FIGURE 7. (A) Copy number variation (CNV) of seven lysine acetylation regulators (LARs) were significantly correlated with the risk score and other clinicopathological features (Chi-square tests). (B)–(D) Box plots indicated that different CNV status of HDAC1, SIRT2, and EP300 have different mRNA expression levels and the Kaplan–Meier curves revealed that HDAC1, SIRT2, and EP300 expression levels were associated with OS rates both in all samples and samples without their CNVs and their CNV status were also related to OS rates of glioma patients. (Wilcox test, *p < 0.05, **p < 0.01, ***p < 0.001, and ****p < 0.0001).
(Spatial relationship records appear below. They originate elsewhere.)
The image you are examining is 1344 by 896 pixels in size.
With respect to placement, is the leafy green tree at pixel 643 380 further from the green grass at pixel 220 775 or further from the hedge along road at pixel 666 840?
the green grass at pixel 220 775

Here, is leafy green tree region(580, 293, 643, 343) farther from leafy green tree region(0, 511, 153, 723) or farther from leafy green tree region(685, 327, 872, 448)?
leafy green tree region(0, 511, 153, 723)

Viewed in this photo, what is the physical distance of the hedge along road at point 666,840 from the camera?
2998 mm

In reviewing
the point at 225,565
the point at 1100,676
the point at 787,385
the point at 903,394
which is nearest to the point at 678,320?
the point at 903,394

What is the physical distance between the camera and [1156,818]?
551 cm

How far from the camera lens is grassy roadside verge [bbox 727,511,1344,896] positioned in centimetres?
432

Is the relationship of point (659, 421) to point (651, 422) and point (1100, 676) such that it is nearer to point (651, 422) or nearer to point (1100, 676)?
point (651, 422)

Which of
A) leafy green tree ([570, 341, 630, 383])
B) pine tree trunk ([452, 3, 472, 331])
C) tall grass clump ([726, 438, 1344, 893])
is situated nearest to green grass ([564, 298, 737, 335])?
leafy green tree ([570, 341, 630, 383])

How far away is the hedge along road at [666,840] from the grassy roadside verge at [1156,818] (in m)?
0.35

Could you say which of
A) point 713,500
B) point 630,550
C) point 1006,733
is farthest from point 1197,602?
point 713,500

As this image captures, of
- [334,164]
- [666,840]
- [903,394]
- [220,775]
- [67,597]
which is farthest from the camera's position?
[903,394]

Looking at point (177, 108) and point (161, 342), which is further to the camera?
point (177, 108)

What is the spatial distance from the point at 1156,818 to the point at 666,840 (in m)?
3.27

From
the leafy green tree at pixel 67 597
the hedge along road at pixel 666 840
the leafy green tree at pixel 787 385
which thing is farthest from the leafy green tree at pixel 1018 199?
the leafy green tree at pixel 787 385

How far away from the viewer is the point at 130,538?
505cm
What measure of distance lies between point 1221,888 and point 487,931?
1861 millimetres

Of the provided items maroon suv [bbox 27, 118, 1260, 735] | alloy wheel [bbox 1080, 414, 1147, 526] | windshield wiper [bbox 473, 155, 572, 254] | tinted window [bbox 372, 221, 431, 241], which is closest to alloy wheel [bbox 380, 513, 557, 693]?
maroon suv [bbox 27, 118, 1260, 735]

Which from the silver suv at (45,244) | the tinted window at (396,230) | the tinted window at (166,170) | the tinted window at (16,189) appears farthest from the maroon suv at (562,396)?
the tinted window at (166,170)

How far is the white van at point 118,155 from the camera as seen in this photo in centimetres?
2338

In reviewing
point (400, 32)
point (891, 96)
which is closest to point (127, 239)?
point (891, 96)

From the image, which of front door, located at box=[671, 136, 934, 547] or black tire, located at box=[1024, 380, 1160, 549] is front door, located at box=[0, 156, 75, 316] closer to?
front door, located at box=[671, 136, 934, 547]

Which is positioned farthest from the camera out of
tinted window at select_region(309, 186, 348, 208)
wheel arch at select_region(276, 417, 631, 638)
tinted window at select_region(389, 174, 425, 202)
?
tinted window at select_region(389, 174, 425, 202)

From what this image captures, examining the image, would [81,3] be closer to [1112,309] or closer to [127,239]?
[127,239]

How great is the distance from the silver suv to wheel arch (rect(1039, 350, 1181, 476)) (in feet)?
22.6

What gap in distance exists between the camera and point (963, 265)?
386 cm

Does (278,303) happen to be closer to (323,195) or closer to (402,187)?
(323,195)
HDAC1 and SIRT2 are located on chromosome arms 1p and 19q, respectively. Codeletion of these genes is frequently observed in oligodendrogliomas, and is highly associated with improved responses to radiochemotherapy and longer survival than diffuse gliomas without these alterations (Cancer Genome Atlas Research Network et al., 2015). Although Kaplan–Meier curves revealed that copy number deletions of HDAC1 and SIRT2 are related to a better prognosis, we could not determine whether 1p/19q codeletions resulted in differential OS. Therefore, to exclude the potential influences of 1p/19q codeletion, we compared the mRNA expression levels of HDAC1 and SIRT2 according to CNV status, as well as the OS rates between low and high levels of HDAC1 and SIRT2 mRNA expression in gliomas without HDAC1 or SIRT2 CNVs (Figures 7B,C). We found that, for both genes, copy number deletions were associated with lower mRNA expression, and in gliomas without HDAC1 or SIRT2 copy number variations, patients with lower HDAC1 expression or higher SIRT2 expression showed better clinical prognosis. These results indicated that HDAC1 may be one of the oncogenes lost in gliomas with 1p deletion, while SIRT2, as a protective factor, is lost with 19q codeletions in glioma patients.
The EP300 is located on chromosome 22q, and deletion of this gene is also common in gliomas. Although EP300 copy number deletion was associated with worse prognosis when compared with the diploid state, we could not exclude that loss of other genes located in 22q may also influence prognosis. Therefore, we compared EP300 mRNA expression levels according to CNV status, as well as the OS rates between high and low levels of EP300 expression in gliomas without EP300 CNVs. We found that copy number deletions of EP300 were associated with lower EP300 mRNA expression levels, and reduced expression of EP300 in gliomas without EP300 CNVs was related to a worse clinical prognosis (Figure 7D). This indicates that EP300 may play a tumor suppressor role in glioma and EP300 (22q) may be one of the tumor suppressor genes lost in the 22q− event (Hartmann et al., 2004).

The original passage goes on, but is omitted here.